◆ **EXERCISE PROMPT**
Arrange the lines of the material below as a numbered list, from the line containing "Comparing the objects" through the end of the material, inclusive. Skip blank lines and leave out the pictures.

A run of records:
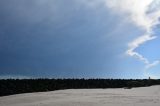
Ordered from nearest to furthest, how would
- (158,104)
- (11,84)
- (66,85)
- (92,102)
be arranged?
(158,104), (92,102), (11,84), (66,85)

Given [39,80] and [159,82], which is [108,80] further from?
[39,80]

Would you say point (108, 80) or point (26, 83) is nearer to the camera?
point (26, 83)

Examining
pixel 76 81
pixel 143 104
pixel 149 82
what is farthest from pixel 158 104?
pixel 76 81

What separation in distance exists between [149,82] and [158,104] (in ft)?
52.6

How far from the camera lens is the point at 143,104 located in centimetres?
1277

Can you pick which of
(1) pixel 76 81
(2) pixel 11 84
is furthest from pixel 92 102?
(1) pixel 76 81

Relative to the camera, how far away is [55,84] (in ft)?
93.8

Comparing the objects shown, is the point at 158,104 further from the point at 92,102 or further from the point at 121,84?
the point at 121,84

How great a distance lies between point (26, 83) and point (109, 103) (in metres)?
15.5

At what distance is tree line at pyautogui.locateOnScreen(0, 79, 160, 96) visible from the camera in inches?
1064

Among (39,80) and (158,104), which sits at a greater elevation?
(39,80)

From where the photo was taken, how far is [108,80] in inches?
1217

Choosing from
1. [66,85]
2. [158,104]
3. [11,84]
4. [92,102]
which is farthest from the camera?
[66,85]

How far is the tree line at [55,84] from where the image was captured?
27.0 metres
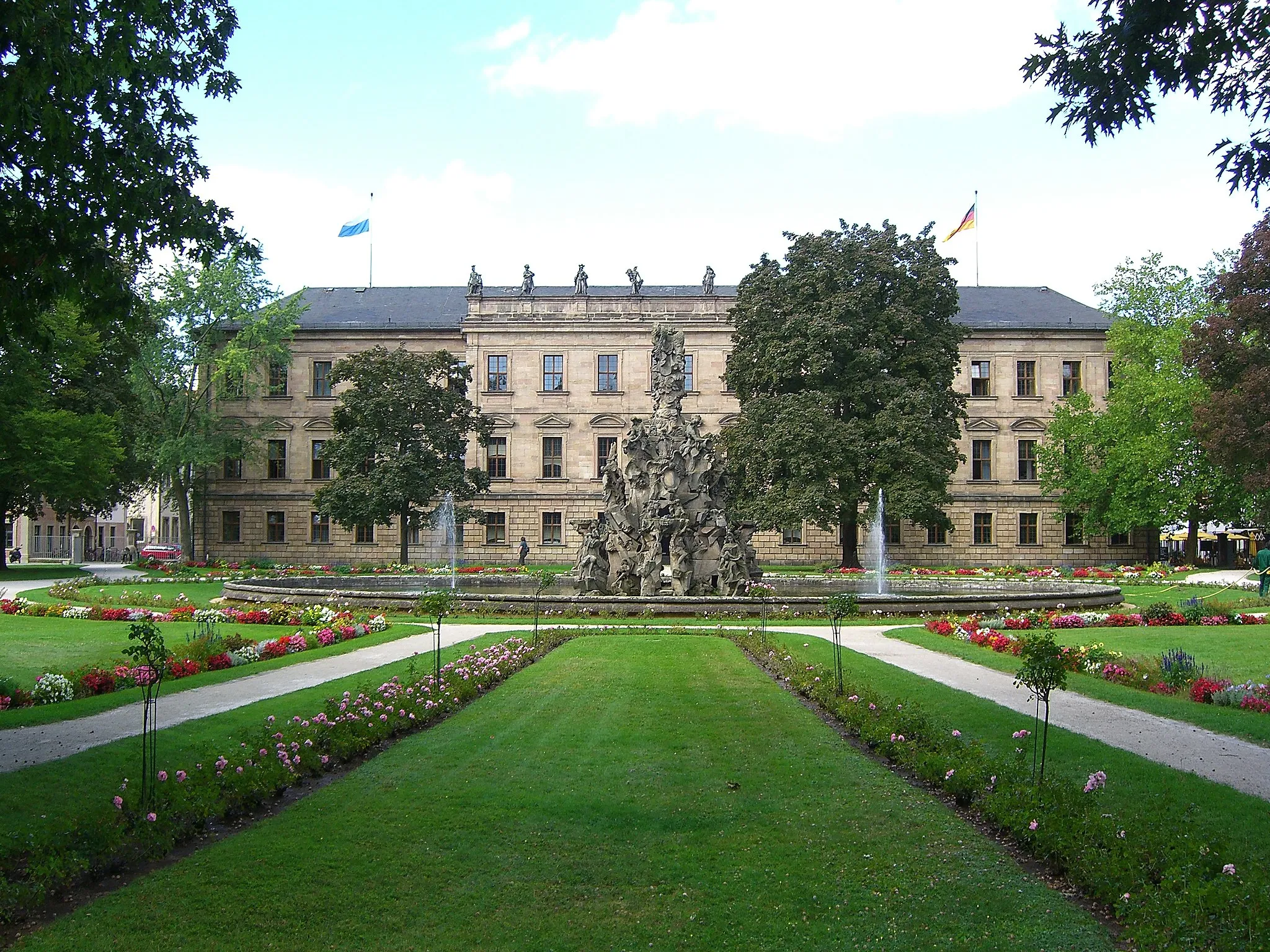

◆ **WRITTEN ANSWER**
1. Comparing the objects shown, is the point at 158,104 further from the point at 92,102 or further from the point at 121,84?
2. the point at 121,84
3. How great a distance lies between point (26, 83) and point (109, 103) (in metres)?
4. 15.5
5. At what distance is tree line at pyautogui.locateOnScreen(0, 79, 160, 96) visible from the camera in inches?
6. 1064
7. Among (39,80) and (158,104), which sits at a greater elevation?
8. (39,80)
9. From where the photo was taken, how far is [108,80] in inches?
10. 1217
11. Choosing from
12. 1. [66,85]
13. 2. [158,104]
14. 3. [11,84]
15. 4. [92,102]
16. which is farthest from the camera?
17. [66,85]
18. How far is the tree line at [55,84] from where the image was captured?
19. 27.0 metres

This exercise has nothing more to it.